Initially, the large wood (LW) structures were quite effective at modifying flow fields, trapping sediments, and stabilizing steep banks (Shields et al. 2004, 2006). During the high flow season prior to construction, measured top bank retreat rates were 1.1 ± 1.7 m, but these declined to 0.44 ± 0.66 m during the first year following construction. Sixty-eight of the 72 structures survived the first high flow season, and almost all accreted significant volumes of sediment (Fig. 4B). Local scour adjacent to structures and backwater from small beaver dams resulted in greater base flow water depths and greater levels of habitat heterogeneity following LW placement. The mean measured water depth increased from ~6 cm before construction to ~11 cm afterward, and the standard deviation of depth increased by 70%. Large wood density (the area of LW in the plane of the water surface and channel bed area) tripled after treatment. Effects on stream base flow velocities were quantified using slug-injection tracer dye studies in the rehabilitated reach and in an untreated reach immediately downstream that had similar hydraulic roughness and channel geometry. The mean velocity in the treated reach was 0.17 m/s, but was 0.29 m/s in the untreated reach (Shields et al. 2003, 2006). These findings were further confirmed by measurements of total transient storage in a segment of the rehabilitated reach before and after the addition of a large cylinder that was designed to mimic an underflow debris jam (Stofleth et al. 2008). The addition of the underflow jam increased the fraction of median travel time due to storage by a factor of two.

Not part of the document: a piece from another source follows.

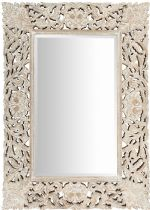 Surya Traditional Naomi mirror Collection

LW also exerted an important influence on habitats during high flow events (Shields et al. 2003, 2006). Acoustic Doppler loggers were used to record high flow current velocity magnitudes at the bank toe and at the channel centerline adjacent to the structures in a tight bend. Prior to the placement of LW structures, the highest velocities within bends occurred at the bank toe, but an LW structure placed at the bank toe created a velocity shelter. Velocities within the LW structure were usually < 0.10 m/s, even during events that were large enough to produce flow depths > 3 m. Such low velocities are well within the preferred ranges for centrarchid and ictalurid fishes (McMahon and Terrell 1982, Stuber et al. 1982). Velocities measured in the channel adjacent to the structure were approximately three times greater than those within the LW matrix. The measured velocities were used to calibrate a two-dimensional model of flow and sediment transport for the entire meander bend. The model incorporated the effects of the LW structures and secondary currents typical of bends (Fig. 8; Wu et al. 2005). The model output showed significant regions of velocity shelter and sediment deposition associated with LW structures (Fig. 8C).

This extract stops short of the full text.